I feel like I am in my 80's when I am only in my 20's. I hope tomorrow is better than today, and that tomorrow's tomorrow is even better. I feel like my "good days" are of limited number, and lately there have been some days that I literally could only get out of bed twice, to use the restroom. I feel angry that I'm exhausted, especially because everyone else takes it as laziness. I feel angry that I've spent so much energy trying to make something of myself, only for it to not only fail, but also for people to blame me for "not trying".
I'm so, so tired.
sorry things are not going well and especially that all your hard work is not being recognized. my house caught fire when i was five and it was years before i lost my fear of fire. i hope your family doesn't hesitate to seek help if the trauma affects them significantly.
how long 'til you get your degree? what will it be in?
i'm sorry you have to go through that...what is it with some certain humans and the need to propagate these "us vs them" attitudes? i find these descriptions of generations too full of negative generalizations for their own good, i see most people i've met in my generation Y work quite hard, some much harder than me.
f**k these generation stereotypes.
what kind of programming are you interested in? i'm slowly inching through bio studies at the moment.
hope you get much welcomed rest.
_________________
הייתי צוללת עכשיו למים
הכי, הכי עמוקים
לא לשמוע כלום
לא לדעת כלום
וזה הכל אהובי, זה הכל.
The whole "The generation under me is going down the toilet!" thing bugs me so bad. Aside from being a cliche mess, I find that it completely devalues all of the great people doing their best. Like when my older family members lament the aging of my grandfather or the mechanic down the road because they are "a dying breed", while totally ignoring how great of a person my younger cousin is and how perfectly he is following in the same footsteps as those people.

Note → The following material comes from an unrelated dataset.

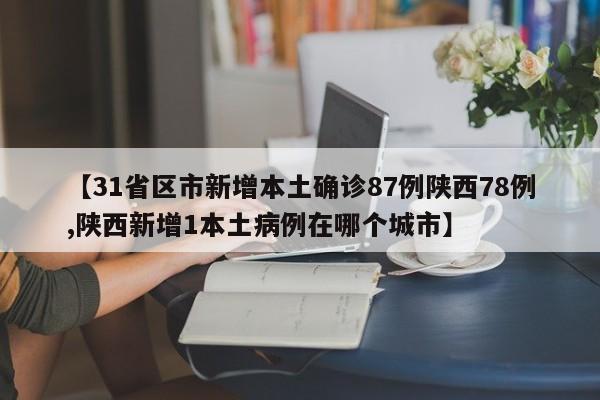 【31省区市新增本土确诊87例陕西78例,陕西新增1本土病例在哪个城市】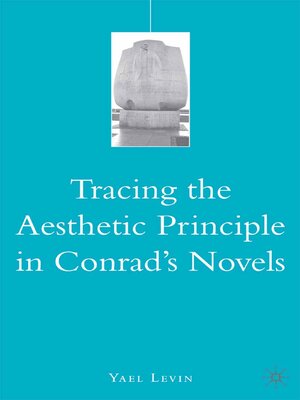 cover image of Tracing the Aesthetic Principle in Conrad's Novels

I started out learning HTML in a chatroom years ago, and right now it's still the only thing I know. I want to learn how to create webpages and databases, my goal is to make at least a trial website where people can make accounts and customize profile pages. If I can do that, I'll branch out and maybe try to make a real website.
Thank you very much
Today has luckily been a good day for me
I felt hungry today, and I was able to eat once. I am about to eat again, and I'm looking forward to it. That makes me feel good. I really love food and it felt so weird to not want it.
I know not every day will be a good day, but it is nice to enjoy them while I can.
Hopefully I can even do some homework tonight so I won't have to worry about it for the rest of the weekend!
SilverProteus
Veteran
Joined: 20 Jul 2007
Gender: Female
Posts: 7,915
Location: Somewhere Over The Rainbow
yeah, i'd roll my eyes when people start a complaint with "X these days", etc.
and you're welcome.
that's a good attitude IMO. do you know yet what your website(s) will be about?
_________________
הייתי צוללת עכשיו למים
הכי, הכי עמוקים
לא לשמוע כלום
לא לדעת כלום
וזה הכל אהובי, זה הכל.
I want it to be a place for people to upload artwork. Possibly even with a blogging side to it (sort of like DeviantArt).
I am a member of many art sites, but I have issues with them in the way they handle things. Since I can't find a "perfect" website, I want to try making my own little one to play around with.